◆ **What you should do**:
Carry on the SORTRF documentation on sorting and averaging reflection data, picking up right after its last sentence.

◆ **Text excerpt**:
SORTRF : Sort/merge reflection data

Authors: Syd Hall, Nick Spadaccini and Jim Stewart

Contact: Syd Hall, Crystallography Centre, University of Western Australia, Nedlands 6907, Australia.

SORTRF sorts and, optionally, averages the reflection data on an archive bdf.

Method

SORTRF applies two important processes to reflection data on the bdf. Reflections may be sorted by their Miller indices so that they are in an order that is optimal for subsequent calculations. According to the sort algorithm selected reflections which are symmetrically equivalent may be placed together or treated independently. This is detailed in the next section. The second function of SORTRF is to average reflection data which are symmetrically equivalent. That is, multiple observations of reflections and their Friedel mates are reduced to a single packet with an averaged value stored for the reflection. The averaged values for the Friedel related reflection \(^{1}  \) may be treated and stored independently if requested.

1 Note that SORTRF should be applied before ADDREF if the intensity data, rather than the Frel data, is to be averaged. Note also that systematically absent data are not removed by SORTRF - this is done in ADDREF.

Sorting Reflection Data

The sort order of reflections is the measure that each Miller index changes from reflection to reflection. The input option order smf on the SORTRF line determines the sort order. The parameter smf is the combination of characters h, k, and l. s designates the slowest varying index; f designates the fastest varying index. Thus the entry of order khlspecifies that kwill be slowest varying and lfastest varying.

Three sort algorithms are available for the treatment of equivalent reflections. These are referred to as sort types.

Sort type 1: Sort only mode

In this mode data is sorted so that each index, within the constraints of the specified sort order, will start with its most negative index and finish with its most positive index. No account will be taken of symmetry equivalent reflections and no transformation of the input indeices will take place. This is strictly a sort only mode. This is the default provided aver or clus options are not set.

Sort type 2: adjacent Friedel mode

This sort type is identical to 1 except that the Miller indices of equivalent reflections are transformed to have matching (and most positive) values. If the pakfrl or sepfrl flags are entered then the Friedel equivalent reflections will be treated independently and will be immediately adjacent in the sort list. If the flags pakfrl or sepfrl are not entered the Friedel related data will be treated identically to symmetrically equivalent data. This is the default mode if the aver or clus options are set.

◆ **Source data**:
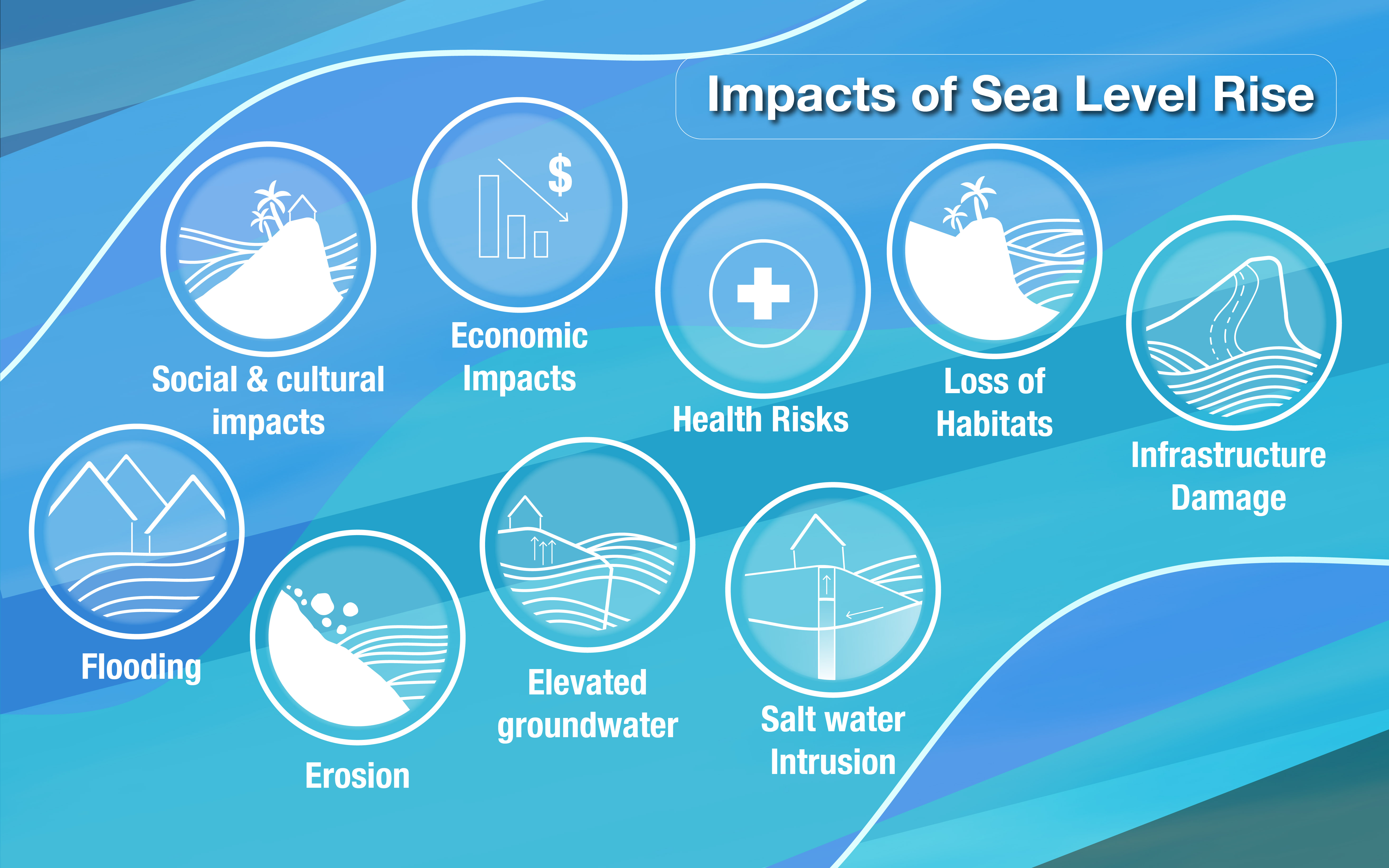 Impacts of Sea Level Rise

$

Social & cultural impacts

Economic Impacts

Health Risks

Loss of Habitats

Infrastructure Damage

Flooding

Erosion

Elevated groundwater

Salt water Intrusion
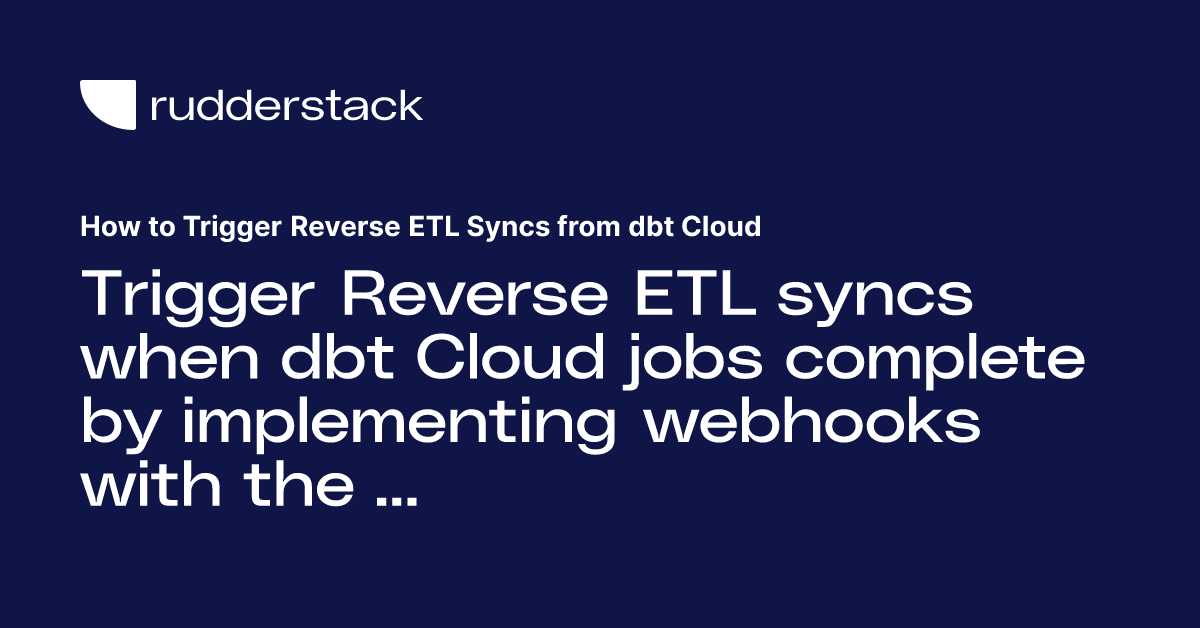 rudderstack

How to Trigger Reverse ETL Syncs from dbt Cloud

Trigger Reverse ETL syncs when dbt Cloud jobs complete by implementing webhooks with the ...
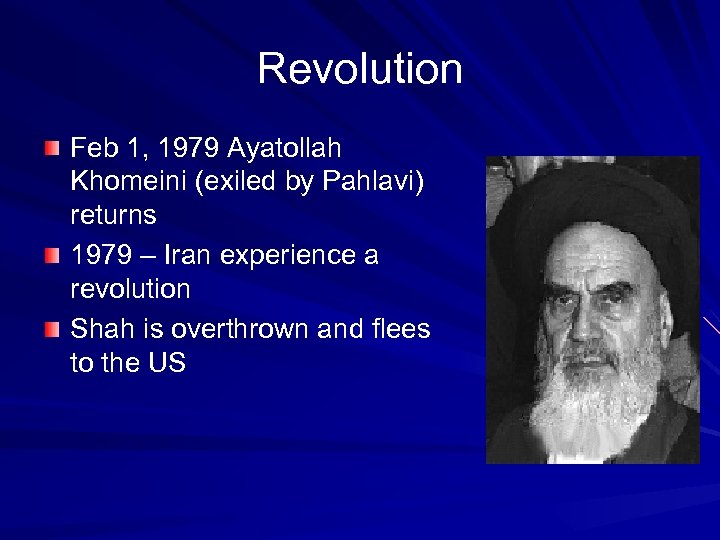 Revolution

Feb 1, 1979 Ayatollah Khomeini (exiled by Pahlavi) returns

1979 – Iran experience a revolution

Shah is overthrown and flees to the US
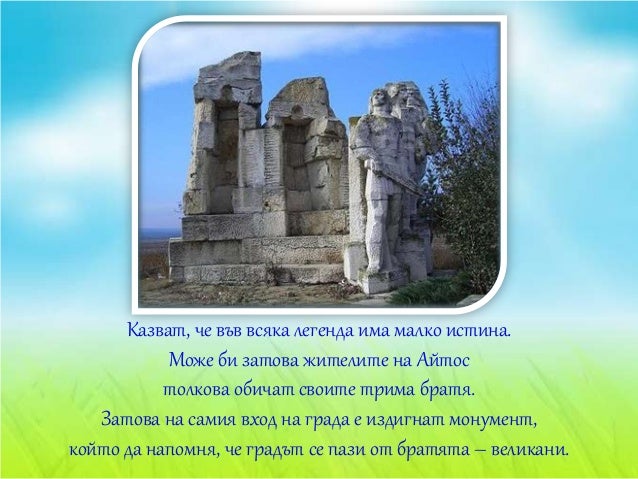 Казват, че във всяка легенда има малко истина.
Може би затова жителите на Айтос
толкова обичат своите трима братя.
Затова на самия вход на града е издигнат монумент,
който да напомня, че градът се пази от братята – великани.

◆ **Task output**:
Sort type 3: group magnitudes mode

This sort type is identical to 1 except that the Miller indices of equivalent reflections are transformed to have matching (and most positive) values. In addition all reflections with the the same index magnitudes are adjacent in the sort list (note that reflections with matching index magnitudes are not necessarily symmetrically equivalent). The treatment of Friedel data is identical to a type 2 sort. This mode is intended for speeding up a Fourier calculation which uses the Beevers-Lipson algorithm. It is not suitable for listing purposes and it is not recommended except for very large data sets on a relatively slow computer.

Averaging Reflection Data

In addition to sorting data, SORTRF may be used to average or cluster multiple observations and symmetrically equivalent reflection data. The SORTRF options for this are noav , aver and clus . noav is the default and specifies that no averaging of equivalent data will take place. clus causes equivalent reflections with there original untransformed indices to be adjacent in the sorted list and that no averaging take place.

aver will cause the specified coefficients (Frel, \(F^{2}_{\rm{rel}}\) or Irel) of equivalent reflections to averaged. If not specified the averaged coefficient is assumed first to be Irel; if these data are not present Frel will be averaged. Note that only the specified coefficients are averaged; other coefficients are not averaged. The two averaging processes available in SORTRF are described below.

aver 1: standard average with culling

This algorithm provides for a standard average to be calculated, with the provision for culling data which exceeds a certain deviation from the initial mean. In the following treatment, the intensity I may be replaced by | \(F^{2}\) | or |F| according to what is specified on the SORTRFline. The initial mean intensity is calculated as:

\(I = \sum [I_{j}\) ] / N where N is the number of equivalents.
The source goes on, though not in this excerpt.